--- MATERIAL SUPPLIED ---
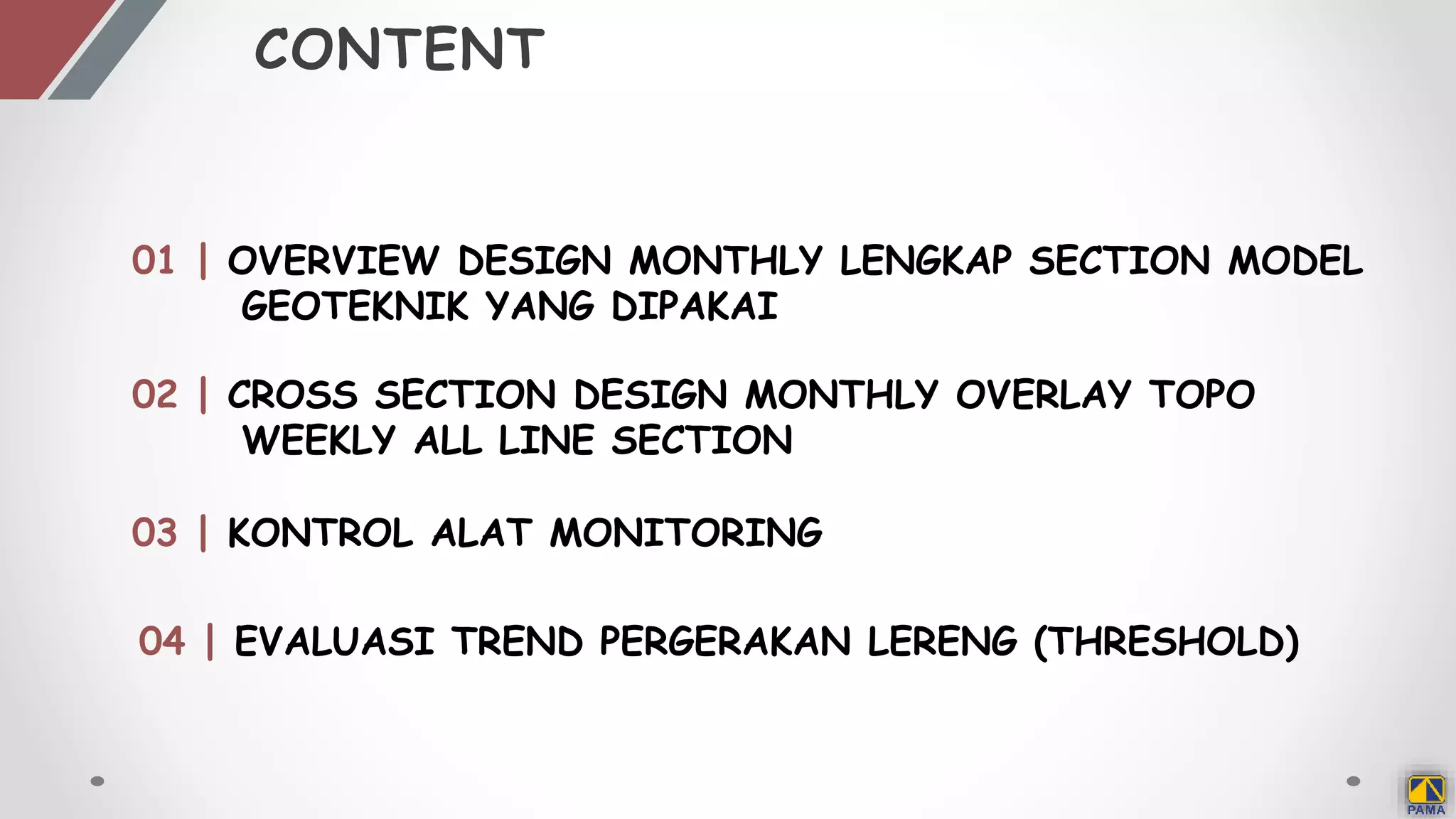 CONTENT

01 | OVERVIEW DESIGN MONTHLY LENGKAP SECTION MODEL GEOTEKNIK YANG DIPAKAI

02 | CROSS SECTION DESIGN MONTHLY OVERLAY TOPO WEEKLY ALL LINE SECTION

03 | KONTROL ALAT MONITORING

04 | EVALUASI TREND PERGERAKAN LERENG (THRESHOLD)

PAMA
---
ASSIGNED TASK
Give back exactly the lines from the one containing "02 | CROSS SECTION" through the last line of the records.

WORKED SOLUTION
02 | CROSS SECTION DESIGN MONTHLY OVERLAY TOPO WEEKLY ALL LINE SECTION

03 | KONTROL ALAT MONITORING

04 | EVALUASI TREND PERGERAKAN LERENG (THRESHOLD)

PAMA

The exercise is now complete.